Spring Cleaning the Memories

The wing tips were bent down toward the earth, the birds adjusted slightly right to left and back again.  There was no flapping as the geese came in for a landing.  I was distracted by the beauty and precision of their descent as I drove past the pond on my way back to the office.  As they came down, they were silhouetted against the mid-morning sky which made it easier to see how controlled they were in their flight downward to the water.

Seconds fled as we passed each other, me heading to more work and the geese stopping to explore a pond.  I laughed, delighted with the opportunity to be in the perfect position to see the outline of their feathers and shifting of their wings.  It was one of the highlights of my week.  It was a remembering moment, a time, a place, a space, an experience, and a feeling worth committing to memory.
Spring fly-over 2018
Memories feed or destroy our spirits, and the choice is largely our own.  We can file good and bad memories in our brains and we have the ability to push play over and over again if we choose.  Last week I was thinking on a couple of bad memories that were over fifteen years old.  Those bad memories popped up in my dreams one night and I woke up feeling off kilter, out of control, uncertain, afraid.  I felt all the scary things until I sat down, wrote out the parts of the crazy dream I remembered and asked myself what it meant.

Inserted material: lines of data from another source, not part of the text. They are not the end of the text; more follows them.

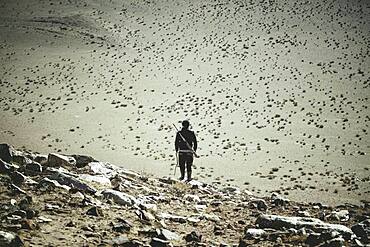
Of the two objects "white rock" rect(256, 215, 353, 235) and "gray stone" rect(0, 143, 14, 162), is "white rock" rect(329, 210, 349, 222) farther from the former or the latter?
"gray stone" rect(0, 143, 14, 162)

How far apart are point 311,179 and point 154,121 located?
1447cm

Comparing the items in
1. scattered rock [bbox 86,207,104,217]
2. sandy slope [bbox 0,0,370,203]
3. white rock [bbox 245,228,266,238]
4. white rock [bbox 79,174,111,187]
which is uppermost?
sandy slope [bbox 0,0,370,203]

Why was I being reminded of that bad stuff?  What had I learned from it?  Was there anything I still needed to learn?  Pen to paper I wrote down everything that came to mind in answer to the question - what might this dream mean?  I realized the dream was a series of bad memories replaying but the ending was different.  The bad memory was a point in time, in the past.  It had power to define the future.  I could focus on the failure and inevitably fail again in a similar situation.  Or I could focus on what I had learned from the failure and choose not to repeat the same mistakes.  So simple and so very complicated.  My choice.

We can't choose a different past, but we can choose our response to memories good and bad.  How we choose will define our future. Store the good memories to fuel your spirit and recall them intentionally.  Don't fight the bad memories.  Invite them to visit, be brave.  Ask the bad memories some questions, learn what you need to learn, and then send them packing again.  Don't let them move in. They are just memories, they are not the reality today unless you choose to live among them.   It's time to do a little spring cleaning in the memory department.  Keep the good and take steps to evict the bad.